Brief A :: Translate this sentence from the shared metrics task page below into Spanish: "We will provide you with the source sentences, output of machine translation systems and reference translations."

──────── Supplied text

Download the data (link; link also available on Codalab)
Prepare your scores:
- Please follow the guidelines on submission format as described bellow. The metric inputs download includes sample metrics as well as helper scripts to prepare your scores.
Submit your scores via Codalab:
- When you submit your metric, Codalab might require some time to process your submission. We’ve noticed processing times between a few minutes and two hours when testing. Codalab does keep track of the submission time, so don’t panic if your last minute submission wasn’t processed before the deadline! Please contact us if it has been longer than 3 hours.
- After uploading your submission, check its status (under Submit / View Results). It will return an error if there’s an issue with submission, such as formatting issues

Deadline for submissions is 17th August, 2023 ❗. Please check the dates bellow.

Important links

mt-metrics-eval: the tool for calculating correlation numbers aka the sacreBLEU for metric developers. You can also dump the most recent test sets.

NEW: Codalab submission platform

Important Dates

	Date
Breaking round for challenge sets	25th July, 2023
System outputs ready to download	10th August, 2023
Submission deadline for metrics task	17th August, 2023 ❗
Paper submission deadline to WMT	5th September, 2023
WMT Notification of acceptance	6th October, 2023
WMT Camera-ready deadline	18th October, 2023
Conference	6th - 7th December, 2023

Goals

The goals of the shared metrics task are:

To achieve the strongest correlation with human judgement of translation quality over a diverse set of MT systems;
To illustrate the suitability of an automatic evaluation metric as a surrogate for human evaluation;
To test robustness of metrics when evaluating domains other than news data;
To create high quality datasets for developing and evaluating metrics

Task Description

We will provide you with the source sentences, output of machine translation systems and reference translations.

Official results: Correlation with MQM scores at the sentence and system level for the following language pairs:
- Hebrew-English (NEW!)
- Chinese-English
- English-German This will be a paragraph-level task!
Secondary Evaluation: Correlation with official WMT Human Evaluation at the sentence and system level.

Subtasks:

QE as a Metric: In this subtask participants have to score machine translation systems without access to reference translations
Challenge Sets: While other participants are worried with building stronger and better metrics, participants of this subtask have to build challengesets that identify where metrics fail!

How to participate?

Please fill the following registration form so we can keep track of participants. Since we will be using Codalab to handle all submissions you will also have to create an account on codalab and enroll in the competition.

────────────────

Brief B :: Copy the lines of the records below, starting at the line containing "What spatial distance" and ending at the line containing "360 centimetres".

──────── Extracted data

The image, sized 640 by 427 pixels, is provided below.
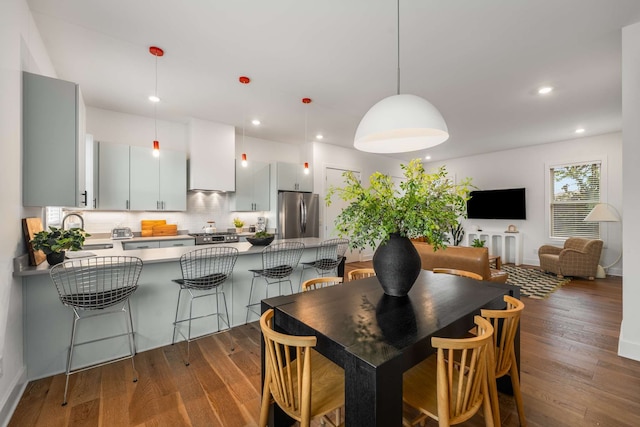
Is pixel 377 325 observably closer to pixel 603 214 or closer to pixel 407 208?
pixel 407 208

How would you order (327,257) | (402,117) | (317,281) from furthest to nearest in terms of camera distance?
1. (327,257)
2. (317,281)
3. (402,117)

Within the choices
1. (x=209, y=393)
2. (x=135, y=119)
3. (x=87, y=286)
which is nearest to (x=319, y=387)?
(x=209, y=393)

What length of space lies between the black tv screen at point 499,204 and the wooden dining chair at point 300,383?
650cm

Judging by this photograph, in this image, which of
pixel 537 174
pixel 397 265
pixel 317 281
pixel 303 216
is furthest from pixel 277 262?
pixel 537 174

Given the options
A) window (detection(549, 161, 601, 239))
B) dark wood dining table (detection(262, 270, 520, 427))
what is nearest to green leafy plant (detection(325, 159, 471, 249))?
dark wood dining table (detection(262, 270, 520, 427))

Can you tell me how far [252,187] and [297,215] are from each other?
1.05 metres

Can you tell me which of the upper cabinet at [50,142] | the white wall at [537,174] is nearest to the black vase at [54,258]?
the upper cabinet at [50,142]

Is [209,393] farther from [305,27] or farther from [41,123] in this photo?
[305,27]

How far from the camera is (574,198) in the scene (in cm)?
593

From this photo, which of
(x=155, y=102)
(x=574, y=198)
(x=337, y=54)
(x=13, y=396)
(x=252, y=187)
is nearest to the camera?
(x=13, y=396)

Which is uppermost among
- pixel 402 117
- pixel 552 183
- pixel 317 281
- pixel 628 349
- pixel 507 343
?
pixel 552 183

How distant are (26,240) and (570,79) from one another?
5674mm

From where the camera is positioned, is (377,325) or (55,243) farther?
(55,243)

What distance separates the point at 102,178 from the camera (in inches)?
157
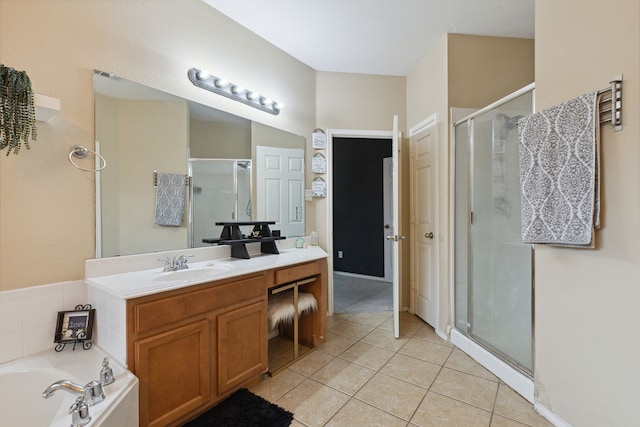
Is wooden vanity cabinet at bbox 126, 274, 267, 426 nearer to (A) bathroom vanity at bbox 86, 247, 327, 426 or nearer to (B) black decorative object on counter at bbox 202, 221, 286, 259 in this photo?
(A) bathroom vanity at bbox 86, 247, 327, 426

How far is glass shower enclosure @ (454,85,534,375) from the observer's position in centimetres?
195

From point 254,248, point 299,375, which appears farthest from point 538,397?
point 254,248

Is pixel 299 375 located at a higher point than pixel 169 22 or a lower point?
lower

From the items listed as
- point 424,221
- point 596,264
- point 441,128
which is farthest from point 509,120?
point 424,221

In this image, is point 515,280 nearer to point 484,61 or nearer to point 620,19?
point 620,19

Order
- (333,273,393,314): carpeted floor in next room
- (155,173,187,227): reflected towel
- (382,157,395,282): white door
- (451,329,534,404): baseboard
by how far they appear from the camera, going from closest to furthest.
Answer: (451,329,534,404): baseboard < (155,173,187,227): reflected towel < (333,273,393,314): carpeted floor in next room < (382,157,395,282): white door

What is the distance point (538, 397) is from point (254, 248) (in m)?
2.15

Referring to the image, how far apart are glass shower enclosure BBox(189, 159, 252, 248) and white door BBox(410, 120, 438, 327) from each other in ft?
5.67

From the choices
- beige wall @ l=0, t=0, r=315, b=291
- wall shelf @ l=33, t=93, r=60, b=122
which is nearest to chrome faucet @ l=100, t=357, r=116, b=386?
beige wall @ l=0, t=0, r=315, b=291

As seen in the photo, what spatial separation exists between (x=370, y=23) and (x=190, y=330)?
2594 mm

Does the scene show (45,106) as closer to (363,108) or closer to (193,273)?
(193,273)

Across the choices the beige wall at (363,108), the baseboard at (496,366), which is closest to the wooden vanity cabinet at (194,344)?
the beige wall at (363,108)

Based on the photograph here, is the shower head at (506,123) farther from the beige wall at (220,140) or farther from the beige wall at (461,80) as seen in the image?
the beige wall at (220,140)

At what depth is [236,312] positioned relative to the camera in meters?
1.77
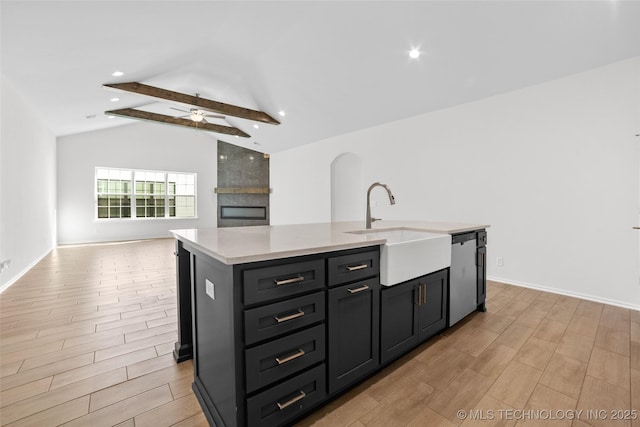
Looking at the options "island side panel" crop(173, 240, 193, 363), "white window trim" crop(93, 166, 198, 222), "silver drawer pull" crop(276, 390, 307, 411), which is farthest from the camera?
"white window trim" crop(93, 166, 198, 222)

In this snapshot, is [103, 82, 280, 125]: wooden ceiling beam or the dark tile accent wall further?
the dark tile accent wall

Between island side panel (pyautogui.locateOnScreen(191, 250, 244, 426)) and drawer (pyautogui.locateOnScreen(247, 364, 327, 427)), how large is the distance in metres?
0.07

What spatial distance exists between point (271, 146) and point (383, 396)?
7.49 meters

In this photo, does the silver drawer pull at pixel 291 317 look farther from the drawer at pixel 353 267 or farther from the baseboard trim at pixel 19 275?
the baseboard trim at pixel 19 275

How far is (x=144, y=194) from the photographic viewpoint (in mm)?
8438

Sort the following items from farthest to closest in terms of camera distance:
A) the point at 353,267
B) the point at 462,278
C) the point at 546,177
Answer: the point at 546,177 < the point at 462,278 < the point at 353,267

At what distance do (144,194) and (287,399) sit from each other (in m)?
8.93

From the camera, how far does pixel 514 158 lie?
360 centimetres

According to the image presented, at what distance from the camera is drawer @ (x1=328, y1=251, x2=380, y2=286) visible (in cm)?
142

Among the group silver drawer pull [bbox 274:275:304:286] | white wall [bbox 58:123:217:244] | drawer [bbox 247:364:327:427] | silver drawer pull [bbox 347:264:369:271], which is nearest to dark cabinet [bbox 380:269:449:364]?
silver drawer pull [bbox 347:264:369:271]

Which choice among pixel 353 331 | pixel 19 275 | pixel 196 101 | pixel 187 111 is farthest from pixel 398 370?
pixel 187 111

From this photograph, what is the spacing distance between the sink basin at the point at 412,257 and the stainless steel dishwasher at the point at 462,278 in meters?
0.19

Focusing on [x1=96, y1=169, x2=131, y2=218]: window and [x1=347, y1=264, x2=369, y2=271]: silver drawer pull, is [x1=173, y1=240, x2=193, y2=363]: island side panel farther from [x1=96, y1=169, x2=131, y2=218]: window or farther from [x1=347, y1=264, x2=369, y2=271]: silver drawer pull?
[x1=96, y1=169, x2=131, y2=218]: window

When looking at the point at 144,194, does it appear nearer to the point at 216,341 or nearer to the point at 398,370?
the point at 216,341
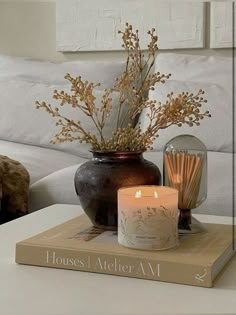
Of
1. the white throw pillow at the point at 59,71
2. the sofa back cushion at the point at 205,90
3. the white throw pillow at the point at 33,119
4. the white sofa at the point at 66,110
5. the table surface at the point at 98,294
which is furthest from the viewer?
the white throw pillow at the point at 59,71

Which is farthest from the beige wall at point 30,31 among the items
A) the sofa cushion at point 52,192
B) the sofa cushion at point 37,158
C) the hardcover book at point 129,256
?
the hardcover book at point 129,256

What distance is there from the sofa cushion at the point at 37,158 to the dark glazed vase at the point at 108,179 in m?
0.79

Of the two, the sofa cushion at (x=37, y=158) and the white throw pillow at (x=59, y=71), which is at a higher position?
the white throw pillow at (x=59, y=71)

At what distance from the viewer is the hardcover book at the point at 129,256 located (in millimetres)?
767

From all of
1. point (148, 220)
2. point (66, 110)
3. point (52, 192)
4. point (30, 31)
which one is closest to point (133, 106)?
point (148, 220)

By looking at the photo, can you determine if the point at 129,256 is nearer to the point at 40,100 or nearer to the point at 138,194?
the point at 138,194

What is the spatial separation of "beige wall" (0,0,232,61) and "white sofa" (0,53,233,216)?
0.32 metres

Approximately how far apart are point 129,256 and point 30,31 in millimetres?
2190

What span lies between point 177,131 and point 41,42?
1.11 m

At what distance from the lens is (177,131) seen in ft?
6.46

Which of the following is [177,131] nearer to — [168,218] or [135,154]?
[135,154]

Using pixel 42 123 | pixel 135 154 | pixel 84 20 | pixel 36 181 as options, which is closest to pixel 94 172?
pixel 135 154

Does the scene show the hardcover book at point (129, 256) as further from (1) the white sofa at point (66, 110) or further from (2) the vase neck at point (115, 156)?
(1) the white sofa at point (66, 110)

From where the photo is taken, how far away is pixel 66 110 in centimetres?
217
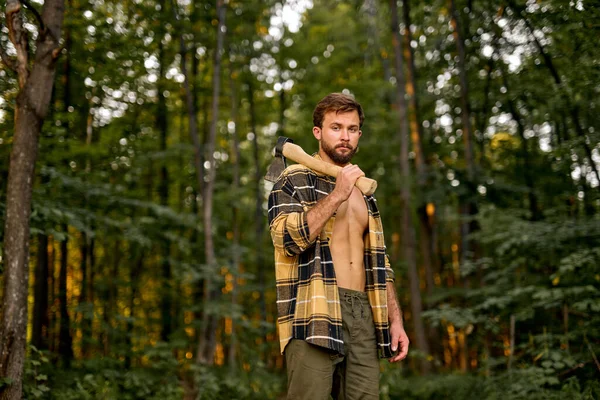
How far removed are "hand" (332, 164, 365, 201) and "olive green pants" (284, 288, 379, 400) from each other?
0.60 meters

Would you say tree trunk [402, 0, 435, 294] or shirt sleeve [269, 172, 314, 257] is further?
tree trunk [402, 0, 435, 294]

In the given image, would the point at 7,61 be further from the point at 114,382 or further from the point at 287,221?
the point at 114,382

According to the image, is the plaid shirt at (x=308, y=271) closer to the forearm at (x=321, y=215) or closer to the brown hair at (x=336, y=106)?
the forearm at (x=321, y=215)

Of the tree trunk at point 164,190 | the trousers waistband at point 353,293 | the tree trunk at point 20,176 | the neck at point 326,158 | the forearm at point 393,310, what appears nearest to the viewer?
the trousers waistband at point 353,293

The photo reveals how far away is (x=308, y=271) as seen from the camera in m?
2.86

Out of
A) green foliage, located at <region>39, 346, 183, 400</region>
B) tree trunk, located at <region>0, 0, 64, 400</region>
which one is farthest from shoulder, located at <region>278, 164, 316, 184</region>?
green foliage, located at <region>39, 346, 183, 400</region>

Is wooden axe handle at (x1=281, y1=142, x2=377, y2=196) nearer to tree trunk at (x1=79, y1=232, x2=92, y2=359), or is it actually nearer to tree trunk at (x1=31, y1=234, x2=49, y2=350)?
tree trunk at (x1=31, y1=234, x2=49, y2=350)

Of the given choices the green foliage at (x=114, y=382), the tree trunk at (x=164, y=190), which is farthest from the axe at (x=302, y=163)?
the tree trunk at (x=164, y=190)

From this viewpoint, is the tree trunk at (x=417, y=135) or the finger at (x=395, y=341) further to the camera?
the tree trunk at (x=417, y=135)

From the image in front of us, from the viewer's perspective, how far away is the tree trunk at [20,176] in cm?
429

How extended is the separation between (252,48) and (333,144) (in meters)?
11.3

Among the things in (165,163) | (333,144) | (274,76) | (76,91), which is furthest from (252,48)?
(333,144)

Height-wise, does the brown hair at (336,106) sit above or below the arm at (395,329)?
above

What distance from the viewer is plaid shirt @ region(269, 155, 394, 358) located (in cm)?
275
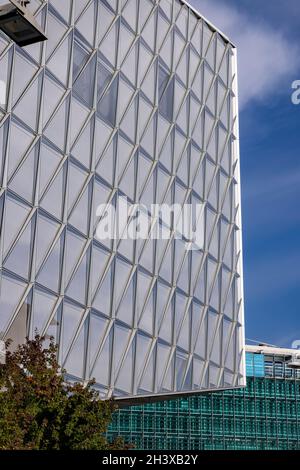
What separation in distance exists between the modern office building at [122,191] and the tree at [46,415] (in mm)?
7502

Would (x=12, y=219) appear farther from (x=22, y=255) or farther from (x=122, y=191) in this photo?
(x=122, y=191)

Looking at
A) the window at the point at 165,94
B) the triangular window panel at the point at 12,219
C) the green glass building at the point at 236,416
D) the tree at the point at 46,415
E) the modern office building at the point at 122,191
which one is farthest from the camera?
the green glass building at the point at 236,416

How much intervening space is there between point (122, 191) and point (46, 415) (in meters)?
17.8

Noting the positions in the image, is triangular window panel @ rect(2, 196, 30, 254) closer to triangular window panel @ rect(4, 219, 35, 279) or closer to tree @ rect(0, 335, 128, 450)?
triangular window panel @ rect(4, 219, 35, 279)

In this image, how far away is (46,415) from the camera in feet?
70.8

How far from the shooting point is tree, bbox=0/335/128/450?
20266mm

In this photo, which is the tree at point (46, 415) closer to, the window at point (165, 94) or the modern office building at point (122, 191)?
the modern office building at point (122, 191)

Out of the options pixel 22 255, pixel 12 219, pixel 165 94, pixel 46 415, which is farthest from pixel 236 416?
pixel 46 415

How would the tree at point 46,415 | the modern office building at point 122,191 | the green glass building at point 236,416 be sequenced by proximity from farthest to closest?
the green glass building at point 236,416, the modern office building at point 122,191, the tree at point 46,415

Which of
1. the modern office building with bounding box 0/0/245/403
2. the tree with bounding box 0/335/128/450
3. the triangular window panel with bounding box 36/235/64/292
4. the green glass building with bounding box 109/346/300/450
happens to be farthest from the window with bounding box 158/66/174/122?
the green glass building with bounding box 109/346/300/450

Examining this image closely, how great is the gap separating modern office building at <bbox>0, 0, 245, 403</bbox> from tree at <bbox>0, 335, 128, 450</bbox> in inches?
295

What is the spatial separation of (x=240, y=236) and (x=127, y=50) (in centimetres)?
1340

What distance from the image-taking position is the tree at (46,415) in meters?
20.3

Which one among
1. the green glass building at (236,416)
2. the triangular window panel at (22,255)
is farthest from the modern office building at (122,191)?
the green glass building at (236,416)
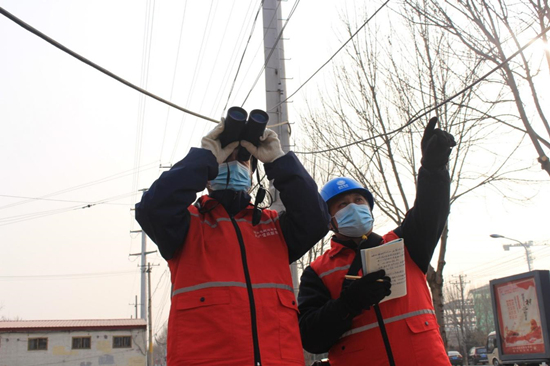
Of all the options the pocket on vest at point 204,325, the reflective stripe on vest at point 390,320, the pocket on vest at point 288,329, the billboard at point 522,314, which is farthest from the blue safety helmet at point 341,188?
the billboard at point 522,314

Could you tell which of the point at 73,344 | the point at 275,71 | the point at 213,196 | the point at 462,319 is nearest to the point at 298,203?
the point at 213,196

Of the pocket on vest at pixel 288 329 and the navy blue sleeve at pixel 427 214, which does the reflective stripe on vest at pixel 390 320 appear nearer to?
the navy blue sleeve at pixel 427 214

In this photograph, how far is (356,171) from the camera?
1211cm

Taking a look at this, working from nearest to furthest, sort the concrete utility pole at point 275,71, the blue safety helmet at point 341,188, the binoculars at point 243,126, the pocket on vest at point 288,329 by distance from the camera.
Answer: the pocket on vest at point 288,329 < the binoculars at point 243,126 < the blue safety helmet at point 341,188 < the concrete utility pole at point 275,71

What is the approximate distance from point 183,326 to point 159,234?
1.44 feet

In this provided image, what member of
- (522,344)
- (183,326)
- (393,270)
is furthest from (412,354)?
(522,344)

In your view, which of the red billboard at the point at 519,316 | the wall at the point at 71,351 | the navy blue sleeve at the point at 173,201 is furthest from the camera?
the wall at the point at 71,351

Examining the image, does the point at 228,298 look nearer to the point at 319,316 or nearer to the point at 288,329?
the point at 288,329

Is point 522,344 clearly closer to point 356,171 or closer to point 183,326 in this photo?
point 356,171

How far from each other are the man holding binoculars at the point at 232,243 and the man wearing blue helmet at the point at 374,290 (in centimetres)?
36

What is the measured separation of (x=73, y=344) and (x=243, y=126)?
28933mm

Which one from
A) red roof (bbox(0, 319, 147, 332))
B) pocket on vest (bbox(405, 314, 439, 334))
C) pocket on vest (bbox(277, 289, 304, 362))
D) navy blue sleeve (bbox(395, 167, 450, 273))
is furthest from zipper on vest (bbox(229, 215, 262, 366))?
red roof (bbox(0, 319, 147, 332))

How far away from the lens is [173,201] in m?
2.48

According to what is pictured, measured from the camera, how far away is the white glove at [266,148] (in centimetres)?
277
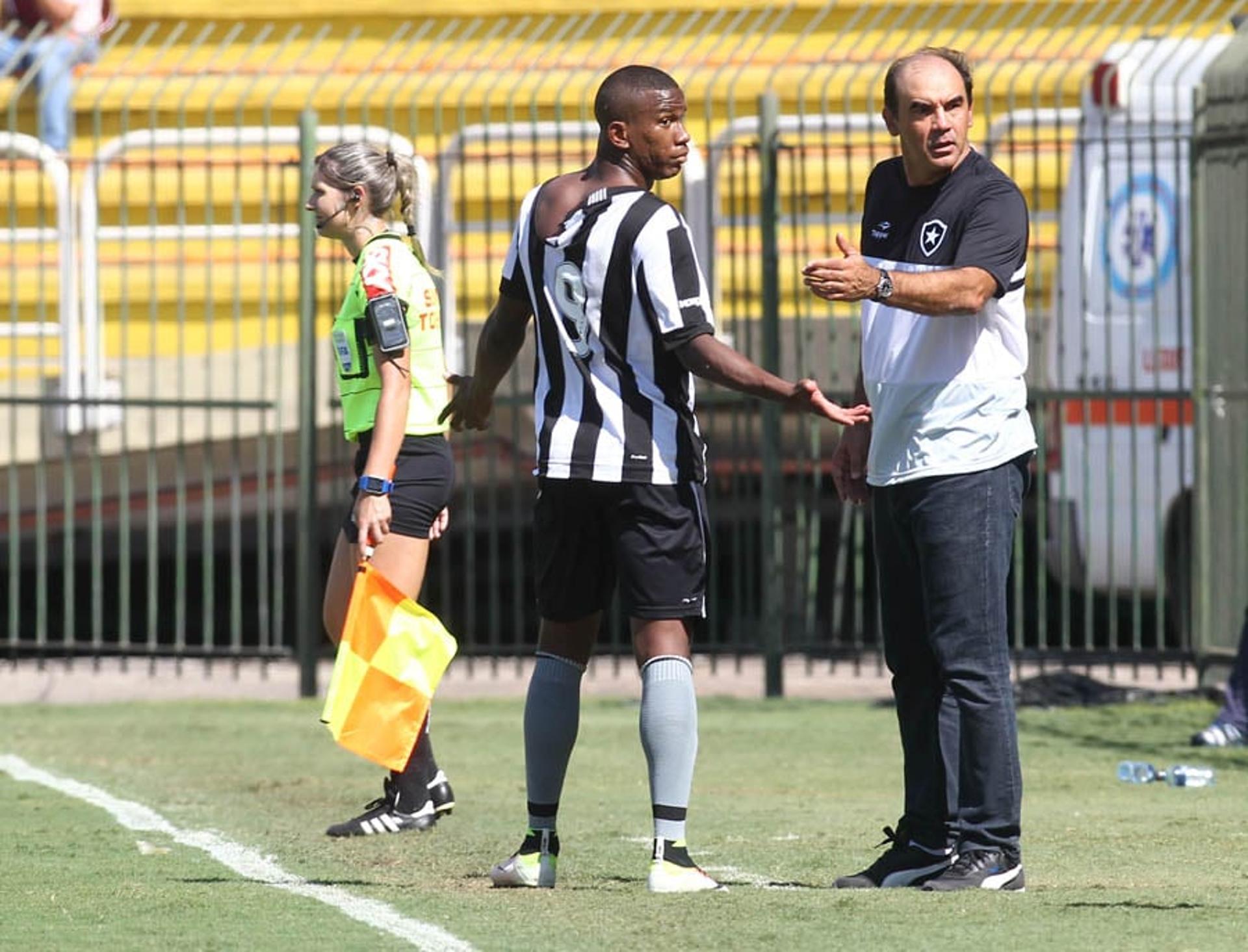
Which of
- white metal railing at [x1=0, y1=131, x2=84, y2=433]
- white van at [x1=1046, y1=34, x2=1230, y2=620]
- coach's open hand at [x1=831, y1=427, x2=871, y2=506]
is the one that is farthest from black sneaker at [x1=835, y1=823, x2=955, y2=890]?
white metal railing at [x1=0, y1=131, x2=84, y2=433]

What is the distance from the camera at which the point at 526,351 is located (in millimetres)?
13297

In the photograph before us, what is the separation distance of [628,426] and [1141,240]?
7.08 m

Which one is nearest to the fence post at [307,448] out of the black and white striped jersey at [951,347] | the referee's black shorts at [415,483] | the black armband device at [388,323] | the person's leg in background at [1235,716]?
the person's leg in background at [1235,716]

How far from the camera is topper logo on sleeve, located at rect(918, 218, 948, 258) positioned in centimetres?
564

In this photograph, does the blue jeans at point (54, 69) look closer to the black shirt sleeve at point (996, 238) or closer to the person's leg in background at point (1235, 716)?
the person's leg in background at point (1235, 716)

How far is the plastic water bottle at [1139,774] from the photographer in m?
8.45

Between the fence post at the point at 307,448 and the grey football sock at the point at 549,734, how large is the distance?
6.02 metres

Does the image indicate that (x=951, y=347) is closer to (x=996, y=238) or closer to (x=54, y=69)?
(x=996, y=238)

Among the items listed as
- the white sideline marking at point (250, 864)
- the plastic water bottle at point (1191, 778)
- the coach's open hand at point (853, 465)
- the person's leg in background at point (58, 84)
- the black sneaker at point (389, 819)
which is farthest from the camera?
the person's leg in background at point (58, 84)

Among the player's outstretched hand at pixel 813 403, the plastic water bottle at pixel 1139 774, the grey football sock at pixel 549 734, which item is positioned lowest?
the plastic water bottle at pixel 1139 774

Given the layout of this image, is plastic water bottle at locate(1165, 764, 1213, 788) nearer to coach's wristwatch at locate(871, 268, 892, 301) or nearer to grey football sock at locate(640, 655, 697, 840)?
grey football sock at locate(640, 655, 697, 840)

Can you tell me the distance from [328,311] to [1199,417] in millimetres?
4547

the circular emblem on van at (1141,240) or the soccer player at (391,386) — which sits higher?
the circular emblem on van at (1141,240)

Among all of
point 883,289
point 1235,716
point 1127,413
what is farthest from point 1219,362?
point 883,289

────────────────

Final answer A :: Les proporcionaremos las oraciones de origen, la salida de los sistemas de traducción automática y las traducciones de referencia.

Final answer B ::
What spatial distance exists between point (271, 146) and point (383, 396)?
7.49 meters

In this photo, does the silver drawer pull at pixel 291 317 look farther from the drawer at pixel 353 267 or farther from the baseboard trim at pixel 19 275?
the baseboard trim at pixel 19 275

How far is (x=144, y=194) from the photographic viewpoint (in mm)?
8438

Sort the following items from farthest to closest in terms of camera distance:
A) the point at 353,267
B) the point at 462,278
C) the point at 546,177
Answer: the point at 546,177 < the point at 462,278 < the point at 353,267

At what distance do (144,194) and (287,399) sit from each other (in m)?
8.93

From the camera, how far does pixel 514 158 lie?
360 centimetres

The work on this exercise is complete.